» Task input:
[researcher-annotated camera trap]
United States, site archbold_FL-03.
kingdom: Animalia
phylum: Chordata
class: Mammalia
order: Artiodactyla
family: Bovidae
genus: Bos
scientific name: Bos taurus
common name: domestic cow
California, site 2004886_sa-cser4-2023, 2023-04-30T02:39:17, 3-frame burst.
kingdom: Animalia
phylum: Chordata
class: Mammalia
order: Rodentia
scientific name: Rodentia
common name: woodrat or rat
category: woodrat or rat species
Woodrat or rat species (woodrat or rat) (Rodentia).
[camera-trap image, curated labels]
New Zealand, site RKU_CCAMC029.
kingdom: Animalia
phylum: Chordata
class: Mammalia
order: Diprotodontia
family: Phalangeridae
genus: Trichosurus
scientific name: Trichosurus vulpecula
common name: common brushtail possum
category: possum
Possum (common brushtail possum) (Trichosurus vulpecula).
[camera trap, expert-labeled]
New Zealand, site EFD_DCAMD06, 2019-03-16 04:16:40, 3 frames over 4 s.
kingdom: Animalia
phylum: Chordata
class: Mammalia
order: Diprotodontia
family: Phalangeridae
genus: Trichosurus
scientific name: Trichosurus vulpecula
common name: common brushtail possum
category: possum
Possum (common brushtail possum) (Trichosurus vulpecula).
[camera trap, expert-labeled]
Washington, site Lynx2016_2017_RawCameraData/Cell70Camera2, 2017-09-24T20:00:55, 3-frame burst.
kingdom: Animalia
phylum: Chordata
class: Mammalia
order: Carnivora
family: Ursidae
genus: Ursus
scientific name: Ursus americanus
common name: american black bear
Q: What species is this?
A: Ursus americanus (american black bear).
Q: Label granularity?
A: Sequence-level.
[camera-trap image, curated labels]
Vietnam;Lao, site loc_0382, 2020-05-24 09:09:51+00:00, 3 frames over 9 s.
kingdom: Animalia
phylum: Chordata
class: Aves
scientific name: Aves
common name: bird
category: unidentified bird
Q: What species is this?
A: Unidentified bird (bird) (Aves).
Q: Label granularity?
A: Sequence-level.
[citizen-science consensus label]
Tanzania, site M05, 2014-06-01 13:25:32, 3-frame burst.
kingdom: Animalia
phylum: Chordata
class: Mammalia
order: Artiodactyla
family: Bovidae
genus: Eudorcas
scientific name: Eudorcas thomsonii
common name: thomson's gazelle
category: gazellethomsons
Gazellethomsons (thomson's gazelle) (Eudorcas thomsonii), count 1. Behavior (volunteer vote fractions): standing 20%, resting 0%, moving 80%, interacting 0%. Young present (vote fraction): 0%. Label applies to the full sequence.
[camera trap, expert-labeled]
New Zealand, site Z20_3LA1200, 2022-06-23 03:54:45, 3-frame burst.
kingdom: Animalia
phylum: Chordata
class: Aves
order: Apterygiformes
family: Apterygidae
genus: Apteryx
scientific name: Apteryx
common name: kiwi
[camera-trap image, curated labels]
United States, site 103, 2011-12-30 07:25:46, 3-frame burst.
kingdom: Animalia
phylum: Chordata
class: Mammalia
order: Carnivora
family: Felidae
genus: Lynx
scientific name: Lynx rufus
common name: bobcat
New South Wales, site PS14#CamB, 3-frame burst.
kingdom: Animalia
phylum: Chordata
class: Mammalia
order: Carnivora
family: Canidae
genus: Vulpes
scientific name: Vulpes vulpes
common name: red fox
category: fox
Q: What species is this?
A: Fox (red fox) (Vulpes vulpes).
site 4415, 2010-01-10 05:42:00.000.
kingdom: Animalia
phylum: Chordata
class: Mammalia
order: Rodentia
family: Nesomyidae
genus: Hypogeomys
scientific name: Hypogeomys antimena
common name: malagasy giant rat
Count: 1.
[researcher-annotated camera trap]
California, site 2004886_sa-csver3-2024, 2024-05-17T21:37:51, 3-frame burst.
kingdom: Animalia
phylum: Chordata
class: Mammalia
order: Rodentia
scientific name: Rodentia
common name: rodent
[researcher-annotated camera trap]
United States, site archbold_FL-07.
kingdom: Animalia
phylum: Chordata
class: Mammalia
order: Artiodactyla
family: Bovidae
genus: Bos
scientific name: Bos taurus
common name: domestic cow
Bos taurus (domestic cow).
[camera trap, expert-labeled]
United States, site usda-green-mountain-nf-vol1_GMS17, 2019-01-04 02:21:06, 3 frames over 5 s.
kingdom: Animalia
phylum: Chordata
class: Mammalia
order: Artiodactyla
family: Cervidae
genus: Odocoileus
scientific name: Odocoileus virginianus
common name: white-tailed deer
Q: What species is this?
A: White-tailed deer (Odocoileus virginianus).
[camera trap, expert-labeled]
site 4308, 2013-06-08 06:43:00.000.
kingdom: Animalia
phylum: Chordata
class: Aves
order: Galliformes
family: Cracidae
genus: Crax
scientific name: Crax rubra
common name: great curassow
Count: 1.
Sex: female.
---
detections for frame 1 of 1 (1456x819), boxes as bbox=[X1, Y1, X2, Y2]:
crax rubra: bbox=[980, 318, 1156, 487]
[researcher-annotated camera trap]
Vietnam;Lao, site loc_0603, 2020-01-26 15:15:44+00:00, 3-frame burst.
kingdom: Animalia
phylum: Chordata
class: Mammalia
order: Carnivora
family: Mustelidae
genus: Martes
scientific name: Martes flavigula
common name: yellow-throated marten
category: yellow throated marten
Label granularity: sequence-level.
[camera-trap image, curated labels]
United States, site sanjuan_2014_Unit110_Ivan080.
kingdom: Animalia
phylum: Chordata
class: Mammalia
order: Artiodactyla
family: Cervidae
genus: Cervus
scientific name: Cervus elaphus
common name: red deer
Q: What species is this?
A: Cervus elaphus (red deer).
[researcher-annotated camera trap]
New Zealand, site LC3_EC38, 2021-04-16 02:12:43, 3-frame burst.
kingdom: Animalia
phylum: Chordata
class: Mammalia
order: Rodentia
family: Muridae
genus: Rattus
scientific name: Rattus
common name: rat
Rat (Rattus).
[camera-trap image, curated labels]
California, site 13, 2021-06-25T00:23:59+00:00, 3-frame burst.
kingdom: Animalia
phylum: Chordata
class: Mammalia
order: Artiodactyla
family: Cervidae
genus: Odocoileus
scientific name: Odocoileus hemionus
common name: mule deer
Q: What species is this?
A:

» What you are asked to do: When you answer, return the records above exactly as they stand.

» Exercise output:
[researcher-annotated camera trap]
United States, site archbold_FL-03.
kingdom: Animalia
phylum: Chordata
class: Mammalia
order: Artiodactyla
family: Bovidae
genus: Bos
scientific name: Bos taurus
common name: domestic cow
California, site 2004886_sa-cser4-2023, 2023-04-30T02:39:17, 3-frame burst.
kingdom: Animalia
phylum: Chordata
class: Mammalia
order: Rodentia
scientific name: Rodentia
common name: woodrat or rat
category: woodrat or rat species
Woodrat or rat species (woodrat or rat) (Rodentia).
[camera-trap image, curated labels]
New Zealand, site RKU_CCAMC029.
kingdom: Animalia
phylum: Chordata
class: Mammalia
order: Diprotodontia
family: Phalangeridae
genus: Trichosurus
scientific name: Trichosurus vulpecula
common name: common brushtail possum
category: possum
Possum (common brushtail possum) (Trichosurus vulpecula).
[camera trap, expert-labeled]
New Zealand, site EFD_DCAMD06, 2019-03-16 04:16:40, 3 frames over 4 s.
kingdom: Animalia
phylum: Chordata
class: Mammalia
order: Diprotodontia
family: Phalangeridae
genus: Trichosurus
scientific name: Trichosurus vulpecula
common name: common brushtail possum
category: possum
Possum (common brushtail possum) (Trichosurus vulpecula).
[camera trap, expert-labeled]
Washington, site Lynx2016_2017_RawCameraData/Cell70Camera2, 2017-09-24T20:00:55, 3-frame burst.
kingdom: Animalia
phylum: Chordata
class: Mammalia
order: Carnivora
family: Ursidae
genus: Ursus
scientific name: Ursus americanus
common name: american black bear
Q: What species is this?
A: Ursus americanus (american black bear).
Q: Label granularity?
A: Sequence-level.
[camera-trap image, curated labels]
Vietnam;Lao, site loc_0382, 2020-05-24 09:09:51+00:00, 3 frames over 9 s.
kingdom: Animalia
phylum: Chordata
class: Aves
scientific name: Aves
common name: bird
category: unidentified bird
Q: What species is this?
A: Unidentified bird (bird) (Aves).
Q: Label granularity?
A: Sequence-level.
[citizen-science consensus label]
Tanzania, site M05, 2014-06-01 13:25:32, 3-frame burst.
kingdom: Animalia
phylum: Chordata
class: Mammalia
order: Artiodactyla
family: Bovidae
genus: Eudorcas
scientific name: Eudorcas thomsonii
common name: thomson's gazelle
category: gazellethomsons
Gazellethomsons (thomson's gazelle) (Eudorcas thomsonii), count 1. Behavior (volunteer vote fractions): standing 20%, resting 0%, moving 80%, interacting 0%. Young present (vote fraction): 0%. Label applies to the full sequence.
[camera trap, expert-labeled]
New Zealand, site Z20_3LA1200, 2022-06-23 03:54:45, 3-frame burst.
kingdom: Animalia
phylum: Chordata
class: Aves
order: Apterygiformes
family: Apterygidae
genus: Apteryx
scientific name: Apteryx
common name: kiwi
[camera-trap image, curated labels]
United States, site 103, 2011-12-30 07:25:46, 3-frame burst.
kingdom: Animalia
phylum: Chordata
class: Mammalia
order: Carnivora
family: Felidae
genus: Lynx
scientific name: Lynx rufus
common name: bobcat
New South Wales, site PS14#CamB, 3-frame burst.
kingdom: Animalia
phylum: Chordata
class: Mammalia
order: Carnivora
family: Canidae
genus: Vulpes
scientific name: Vulpes vulpes
common name: red fox
category: fox
Q: What species is this?
A: Fox (red fox) (Vulpes vulpes).
site 4415, 2010-01-10 05:42:00.000.
kingdom: Animalia
phylum: Chordata
class: Mammalia
order: Rodentia
family: Nesomyidae
genus: Hypogeomys
scientific name: Hypogeomys antimena
common name: malagasy giant rat
Count: 1.
[researcher-annotated camera trap]
California, site 2004886_sa-csver3-2024, 2024-05-17T21:37:51, 3-frame burst.
kingdom: Animalia
phylum: Chordata
class: Mammalia
order: Rodentia
scientific name: Rodentia
common name: rodent
[researcher-annotated camera trap]
United States, site archbold_FL-07.
kingdom: Animalia
phylum: Chordata
class: Mammalia
order: Artiodactyla
family: Bovidae
genus: Bos
scientific name: Bos taurus
common name: domestic cow
Bos taurus (domestic cow).
[camera trap, expert-labeled]
United States, site usda-green-mountain-nf-vol1_GMS17, 2019-01-04 02:21:06, 3 frames over 5 s.
kingdom: Animalia
phylum: Chordata
class: Mammalia
order: Artiodactyla
family: Cervidae
genus: Odocoileus
scientific name: Odocoileus virginianus
common name: white-tailed deer
Q: What species is this?
A: White-tailed deer (Odocoileus virginianus).
[camera trap, expert-labeled]
site 4308, 2013-06-08 06:43:00.000.
kingdom: Animalia
phylum: Chordata
class: Aves
order: Galliformes
family: Cracidae
genus: Crax
scientific name: Crax rubra
common name: great curassow
Count: 1.
Sex: female.
---
detections for frame 1 of 1 (1456x819), boxes as bbox=[X1, Y1, X2, Y2]:
crax rubra: bbox=[980, 318, 1156, 487]
[researcher-annotated camera trap]
Vietnam;Lao, site loc_0603, 2020-01-26 15:15:44+00:00, 3-frame burst.
kingdom: Animalia
phylum: Chordata
class: Mammalia
order: Carnivora
family: Mustelidae
genus: Martes
scientific name: Martes flavigula
common name: yellow-throated marten
category: yellow throated marten
Label granularity: sequence-level.
[camera-trap image, curated labels]
United States, site sanjuan_2014_Unit110_Ivan080.
kingdom: Animalia
phylum: Chordata
class: Mammalia
order: Artiodactyla
family: Cervidae
genus: Cervus
scientific name: Cervus elaphus
common name: red deer
Q: What species is this?
A: Cervus elaphus (red deer).
[researcher-annotated camera trap]
New Zealand, site LC3_EC38, 2021-04-16 02:12:43, 3-frame burst.
kingdom: Animalia
phylum: Chordata
class: Mammalia
order: Rodentia
family: Muridae
genus: Rattus
scientific name: Rattus
common name: rat
Rat (Rattus).
[camera-trap image, curated labels]
California, site 13, 2021-06-25T00:23:59+00:00, 3-frame burst.
kingdom: Animalia
phylum: Chordata
class: Mammalia
order: Artiodactyla
family: Cervidae
genus: Odocoileus
scientific name: Odocoileus hemionus
common name: mule deer
Q: What species is this?
A:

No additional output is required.